Here's a follow up...now when we install into the existing switchgear the new circuit breaker that feeds the new panelboard, do we also have to follow one of the options in 705.12(D)(2)(3)? The reality of commercial and industrial switchgear is that the main switchgear breaker and the switchgear bus are typically the same rating (like 2500A) and it's almost impossible to install the new OCPD "at the end of the bus" because of the bus configuration of these large switchboards. Reducing the size of the main switchgear breaker is typically not economically feasible (unless it's one of those digital trip units). Perhaps 705.12(D)(2)(3)(c) is just what works best yet again...

Thanks.

Yes, 125% of the inverter max output current (not the value of the backfed breaker) counts toward the 120% rule (subsection (b)) in every panel in series all the way back to the service, and if the sum of the panel OCPD and that 125% number is between 100% and 120% of the busbar rating, the backfed breaker must be at the opposite end of the bus from the feed from the service. If they sum to less than 100%, the backfed breaker can go anywhere on the bus under subsection (a).

You realize that to qualify under (c), you have to sum all the breakers excluding the panel OCPD, both load and source, right? Not many MDP's qualify.

 

[GoldDigger]

Not many MDPs qualify but a dedicated combiner or interconnect panel built using MDP components generally will.

 

[ggunn]

Not many MDPs qualify but a dedicated combiner or interconnect panel built using MDP components generally will.

Sure, but I was under the impression that the OP's followup Q was about the MDP.

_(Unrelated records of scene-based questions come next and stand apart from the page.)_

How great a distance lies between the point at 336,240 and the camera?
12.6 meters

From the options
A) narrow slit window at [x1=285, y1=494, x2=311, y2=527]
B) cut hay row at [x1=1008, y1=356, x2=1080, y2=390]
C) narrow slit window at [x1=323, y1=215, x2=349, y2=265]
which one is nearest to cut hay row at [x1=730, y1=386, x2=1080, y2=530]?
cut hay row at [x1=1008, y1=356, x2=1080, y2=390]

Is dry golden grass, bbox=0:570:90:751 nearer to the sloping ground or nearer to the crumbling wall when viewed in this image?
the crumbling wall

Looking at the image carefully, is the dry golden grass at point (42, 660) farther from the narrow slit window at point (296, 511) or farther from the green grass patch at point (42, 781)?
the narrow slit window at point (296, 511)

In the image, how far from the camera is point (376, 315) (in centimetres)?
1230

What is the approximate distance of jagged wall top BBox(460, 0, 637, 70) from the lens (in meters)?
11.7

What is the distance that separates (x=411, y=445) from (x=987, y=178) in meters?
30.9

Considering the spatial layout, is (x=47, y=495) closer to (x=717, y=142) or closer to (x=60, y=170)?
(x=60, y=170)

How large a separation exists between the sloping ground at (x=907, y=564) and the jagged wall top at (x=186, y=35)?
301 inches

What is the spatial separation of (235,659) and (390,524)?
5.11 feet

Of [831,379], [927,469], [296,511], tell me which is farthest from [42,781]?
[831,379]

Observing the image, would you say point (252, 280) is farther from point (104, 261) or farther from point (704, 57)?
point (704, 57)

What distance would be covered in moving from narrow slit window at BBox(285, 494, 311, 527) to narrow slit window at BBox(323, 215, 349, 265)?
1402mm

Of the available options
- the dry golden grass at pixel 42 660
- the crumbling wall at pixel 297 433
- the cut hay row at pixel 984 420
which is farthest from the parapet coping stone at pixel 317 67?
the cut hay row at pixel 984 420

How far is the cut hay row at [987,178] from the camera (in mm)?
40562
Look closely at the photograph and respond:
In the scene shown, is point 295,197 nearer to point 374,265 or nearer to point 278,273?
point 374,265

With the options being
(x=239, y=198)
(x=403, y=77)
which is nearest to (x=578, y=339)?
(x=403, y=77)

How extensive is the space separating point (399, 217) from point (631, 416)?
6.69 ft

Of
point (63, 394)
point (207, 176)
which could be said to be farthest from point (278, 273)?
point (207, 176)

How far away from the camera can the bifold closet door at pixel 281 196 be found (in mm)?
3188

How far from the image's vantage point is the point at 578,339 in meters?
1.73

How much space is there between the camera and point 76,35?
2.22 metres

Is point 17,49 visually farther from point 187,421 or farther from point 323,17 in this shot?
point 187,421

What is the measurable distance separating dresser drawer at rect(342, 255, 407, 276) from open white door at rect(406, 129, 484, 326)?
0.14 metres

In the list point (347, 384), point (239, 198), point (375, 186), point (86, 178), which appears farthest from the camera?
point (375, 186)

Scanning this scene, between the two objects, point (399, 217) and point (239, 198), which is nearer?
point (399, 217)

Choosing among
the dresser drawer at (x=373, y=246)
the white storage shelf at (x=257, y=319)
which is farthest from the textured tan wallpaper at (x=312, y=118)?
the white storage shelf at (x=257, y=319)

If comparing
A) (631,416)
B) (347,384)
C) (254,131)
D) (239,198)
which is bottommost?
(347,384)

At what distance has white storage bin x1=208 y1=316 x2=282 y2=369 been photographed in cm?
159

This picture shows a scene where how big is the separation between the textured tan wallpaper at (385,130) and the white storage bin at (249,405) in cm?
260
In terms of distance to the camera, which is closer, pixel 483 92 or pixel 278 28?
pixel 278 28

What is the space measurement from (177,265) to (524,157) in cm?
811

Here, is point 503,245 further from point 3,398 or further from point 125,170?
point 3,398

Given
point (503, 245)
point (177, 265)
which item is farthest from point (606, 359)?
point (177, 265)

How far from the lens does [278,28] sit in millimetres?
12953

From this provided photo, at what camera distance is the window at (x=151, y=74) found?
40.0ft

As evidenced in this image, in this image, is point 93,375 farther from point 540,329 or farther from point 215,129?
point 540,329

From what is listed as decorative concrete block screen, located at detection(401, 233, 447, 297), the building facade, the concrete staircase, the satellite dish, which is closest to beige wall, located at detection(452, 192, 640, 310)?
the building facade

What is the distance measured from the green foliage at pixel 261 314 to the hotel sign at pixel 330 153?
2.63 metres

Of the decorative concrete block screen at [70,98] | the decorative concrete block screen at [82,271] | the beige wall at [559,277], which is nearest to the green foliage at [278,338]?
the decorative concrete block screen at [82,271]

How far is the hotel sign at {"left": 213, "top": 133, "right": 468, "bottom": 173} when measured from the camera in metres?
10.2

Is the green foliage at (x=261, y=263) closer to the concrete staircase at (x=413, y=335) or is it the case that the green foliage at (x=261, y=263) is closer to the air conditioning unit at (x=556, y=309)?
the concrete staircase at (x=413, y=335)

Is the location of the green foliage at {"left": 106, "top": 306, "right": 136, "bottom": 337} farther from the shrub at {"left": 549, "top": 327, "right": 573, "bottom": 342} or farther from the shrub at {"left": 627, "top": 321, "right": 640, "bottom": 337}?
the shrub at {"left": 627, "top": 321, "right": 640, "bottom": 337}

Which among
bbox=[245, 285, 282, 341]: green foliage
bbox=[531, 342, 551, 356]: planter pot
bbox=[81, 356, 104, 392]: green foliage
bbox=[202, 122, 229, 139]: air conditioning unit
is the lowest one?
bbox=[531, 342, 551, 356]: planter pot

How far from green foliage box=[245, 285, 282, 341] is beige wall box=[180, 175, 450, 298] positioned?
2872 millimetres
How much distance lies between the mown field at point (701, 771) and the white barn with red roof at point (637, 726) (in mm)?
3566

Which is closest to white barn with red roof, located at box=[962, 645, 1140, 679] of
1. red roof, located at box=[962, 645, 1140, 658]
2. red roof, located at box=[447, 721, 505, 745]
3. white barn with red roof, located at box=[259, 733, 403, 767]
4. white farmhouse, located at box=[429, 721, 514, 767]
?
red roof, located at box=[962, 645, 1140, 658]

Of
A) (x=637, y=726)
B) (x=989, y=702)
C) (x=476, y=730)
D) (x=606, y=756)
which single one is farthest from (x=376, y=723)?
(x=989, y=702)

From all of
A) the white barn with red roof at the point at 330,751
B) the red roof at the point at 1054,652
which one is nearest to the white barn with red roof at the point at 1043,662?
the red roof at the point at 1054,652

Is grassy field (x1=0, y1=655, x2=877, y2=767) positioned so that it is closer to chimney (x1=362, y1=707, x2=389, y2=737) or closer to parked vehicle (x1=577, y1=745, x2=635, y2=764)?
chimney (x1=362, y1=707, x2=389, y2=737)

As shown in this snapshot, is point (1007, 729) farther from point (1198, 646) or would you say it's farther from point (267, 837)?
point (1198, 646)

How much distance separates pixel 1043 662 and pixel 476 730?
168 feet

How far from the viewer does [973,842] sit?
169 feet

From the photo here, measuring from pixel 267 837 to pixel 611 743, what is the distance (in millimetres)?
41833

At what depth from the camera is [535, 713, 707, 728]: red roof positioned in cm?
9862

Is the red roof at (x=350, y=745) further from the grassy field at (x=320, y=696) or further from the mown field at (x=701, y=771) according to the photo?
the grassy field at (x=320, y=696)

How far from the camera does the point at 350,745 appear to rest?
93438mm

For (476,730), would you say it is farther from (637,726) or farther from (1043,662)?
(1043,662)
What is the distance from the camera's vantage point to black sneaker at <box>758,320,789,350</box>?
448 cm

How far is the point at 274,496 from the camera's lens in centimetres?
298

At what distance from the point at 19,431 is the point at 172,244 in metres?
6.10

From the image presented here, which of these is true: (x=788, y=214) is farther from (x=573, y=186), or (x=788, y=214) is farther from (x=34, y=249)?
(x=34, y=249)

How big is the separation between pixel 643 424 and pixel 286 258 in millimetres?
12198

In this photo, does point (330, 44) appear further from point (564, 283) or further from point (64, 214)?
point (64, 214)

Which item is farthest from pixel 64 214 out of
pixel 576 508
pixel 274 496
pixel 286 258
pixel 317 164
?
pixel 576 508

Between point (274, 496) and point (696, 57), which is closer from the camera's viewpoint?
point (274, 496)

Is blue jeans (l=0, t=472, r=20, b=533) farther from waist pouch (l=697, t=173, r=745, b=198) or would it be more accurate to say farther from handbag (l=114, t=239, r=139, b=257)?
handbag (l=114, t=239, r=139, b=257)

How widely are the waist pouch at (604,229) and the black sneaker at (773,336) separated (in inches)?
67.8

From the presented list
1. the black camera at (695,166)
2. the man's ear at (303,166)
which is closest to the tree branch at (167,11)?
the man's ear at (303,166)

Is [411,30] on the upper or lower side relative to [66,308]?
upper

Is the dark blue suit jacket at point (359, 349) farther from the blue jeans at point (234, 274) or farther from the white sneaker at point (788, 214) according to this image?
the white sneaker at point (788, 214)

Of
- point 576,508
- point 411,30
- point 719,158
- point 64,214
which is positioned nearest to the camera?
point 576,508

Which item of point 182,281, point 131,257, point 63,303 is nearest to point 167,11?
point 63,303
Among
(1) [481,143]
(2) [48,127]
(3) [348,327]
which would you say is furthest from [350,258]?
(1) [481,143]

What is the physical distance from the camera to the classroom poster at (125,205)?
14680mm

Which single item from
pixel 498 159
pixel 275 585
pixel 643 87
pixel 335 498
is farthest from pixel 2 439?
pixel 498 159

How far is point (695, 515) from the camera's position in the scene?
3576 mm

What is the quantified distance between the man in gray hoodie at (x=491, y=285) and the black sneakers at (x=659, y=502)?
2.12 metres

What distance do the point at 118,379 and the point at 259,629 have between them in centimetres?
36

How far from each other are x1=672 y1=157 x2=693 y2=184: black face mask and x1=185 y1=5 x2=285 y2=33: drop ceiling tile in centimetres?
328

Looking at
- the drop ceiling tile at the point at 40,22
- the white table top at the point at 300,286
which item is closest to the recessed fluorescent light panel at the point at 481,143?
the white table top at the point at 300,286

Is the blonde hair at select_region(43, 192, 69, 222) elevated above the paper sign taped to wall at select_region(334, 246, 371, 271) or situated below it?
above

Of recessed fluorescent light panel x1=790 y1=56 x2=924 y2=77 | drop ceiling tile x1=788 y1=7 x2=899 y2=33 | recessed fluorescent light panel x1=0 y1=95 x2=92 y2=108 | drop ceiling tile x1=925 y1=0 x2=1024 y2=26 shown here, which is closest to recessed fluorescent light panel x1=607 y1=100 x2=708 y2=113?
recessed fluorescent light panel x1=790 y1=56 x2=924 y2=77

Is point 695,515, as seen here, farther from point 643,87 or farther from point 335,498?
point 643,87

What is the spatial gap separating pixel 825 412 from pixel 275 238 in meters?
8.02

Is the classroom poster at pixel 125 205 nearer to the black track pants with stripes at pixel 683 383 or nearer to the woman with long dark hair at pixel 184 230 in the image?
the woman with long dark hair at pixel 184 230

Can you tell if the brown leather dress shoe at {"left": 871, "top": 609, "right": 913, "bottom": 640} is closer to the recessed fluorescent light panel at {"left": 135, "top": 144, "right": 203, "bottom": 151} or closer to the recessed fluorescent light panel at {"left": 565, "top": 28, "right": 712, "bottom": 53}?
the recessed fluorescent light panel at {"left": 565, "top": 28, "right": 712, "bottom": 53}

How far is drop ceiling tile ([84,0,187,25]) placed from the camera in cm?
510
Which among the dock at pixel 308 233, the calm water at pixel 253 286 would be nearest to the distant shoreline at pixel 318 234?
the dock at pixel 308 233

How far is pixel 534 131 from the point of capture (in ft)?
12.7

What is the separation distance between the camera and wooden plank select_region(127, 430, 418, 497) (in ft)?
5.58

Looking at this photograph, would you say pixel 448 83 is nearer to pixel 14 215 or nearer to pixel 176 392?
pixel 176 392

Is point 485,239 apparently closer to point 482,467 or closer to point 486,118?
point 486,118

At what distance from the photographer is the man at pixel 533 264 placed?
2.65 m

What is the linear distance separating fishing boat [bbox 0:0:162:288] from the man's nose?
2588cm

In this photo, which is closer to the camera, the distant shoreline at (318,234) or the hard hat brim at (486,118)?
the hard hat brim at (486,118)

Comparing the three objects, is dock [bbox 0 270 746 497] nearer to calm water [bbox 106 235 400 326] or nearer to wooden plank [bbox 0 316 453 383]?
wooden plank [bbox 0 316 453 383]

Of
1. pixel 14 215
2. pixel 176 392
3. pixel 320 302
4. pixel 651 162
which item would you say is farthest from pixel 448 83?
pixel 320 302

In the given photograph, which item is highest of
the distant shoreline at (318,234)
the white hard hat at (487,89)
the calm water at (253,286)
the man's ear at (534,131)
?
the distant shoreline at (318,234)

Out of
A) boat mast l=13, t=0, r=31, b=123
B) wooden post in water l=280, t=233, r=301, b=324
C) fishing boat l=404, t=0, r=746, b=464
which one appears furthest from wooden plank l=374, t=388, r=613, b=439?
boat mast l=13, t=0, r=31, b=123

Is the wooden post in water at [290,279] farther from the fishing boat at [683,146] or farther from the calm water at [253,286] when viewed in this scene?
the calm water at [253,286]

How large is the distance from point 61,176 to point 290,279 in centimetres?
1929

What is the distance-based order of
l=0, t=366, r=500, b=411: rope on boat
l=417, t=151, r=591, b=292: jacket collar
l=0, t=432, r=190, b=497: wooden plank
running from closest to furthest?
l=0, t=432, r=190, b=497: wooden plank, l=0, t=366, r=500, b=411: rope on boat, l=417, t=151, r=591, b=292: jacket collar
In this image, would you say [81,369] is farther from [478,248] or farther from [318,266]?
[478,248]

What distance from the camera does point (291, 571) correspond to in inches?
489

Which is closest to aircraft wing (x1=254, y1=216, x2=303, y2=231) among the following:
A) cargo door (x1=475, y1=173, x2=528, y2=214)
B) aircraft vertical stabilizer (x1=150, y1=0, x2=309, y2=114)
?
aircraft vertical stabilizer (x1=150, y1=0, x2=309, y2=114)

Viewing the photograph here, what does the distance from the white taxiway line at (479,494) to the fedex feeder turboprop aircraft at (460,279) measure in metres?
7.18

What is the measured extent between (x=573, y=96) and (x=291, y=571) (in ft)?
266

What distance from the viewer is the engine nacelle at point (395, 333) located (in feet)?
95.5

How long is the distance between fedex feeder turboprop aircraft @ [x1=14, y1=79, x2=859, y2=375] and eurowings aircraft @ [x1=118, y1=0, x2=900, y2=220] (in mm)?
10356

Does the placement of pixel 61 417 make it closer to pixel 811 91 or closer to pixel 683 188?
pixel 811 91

Aside: one of my very first contributions to my present company (on my first day) was to point out that they had designed 420A of breakers into a 400A AC combiner panel, so it wouldn't fly; they thought they were supposed to sum 125% of the inverter currents. It wasn't what they wanted to hear, but they didn't fire me.

 

[jaggedben]

(Nevermind.)

 

[hcubed]

Thanks again for the help here. This helps clarify things. I realize Option 3 likely will not work with most MDP's, so it's either Option 1 or Option 2 (or Option 4, but I'm not sure how to do bus bar calcs).

 

[pv_n00b]

Thank you. Huge help. And, yes, I'm working with the 2014 NEC, sorry for not clarifying.

Here's a follow up...now when we install into the existing switchgear the new circuit breaker that feeds the new panelboard, do we also have to follow one of the options in 705.12(D)(2)(3)? The reality of commercial and industrial switchgear is that the main switchgear breaker and the switchgear bus are typically the same rating (like 2500A) and it's almost impossible to install the new OCPD "at the end of the bus" because of the bus configuration of these large switchboards. Reducing the size of the main switchgear breaker is typically not economically feasible (unless it's one of those digital trip units). Perhaps 705.12(D)(2)(3)(c) is just what works best yet again...

Thanks.

That's why you see a lot of supply side interconnections in large switchboards. Also a large number of switchboards are center fed making either a supply side interconnection or engineered interconnection the only options.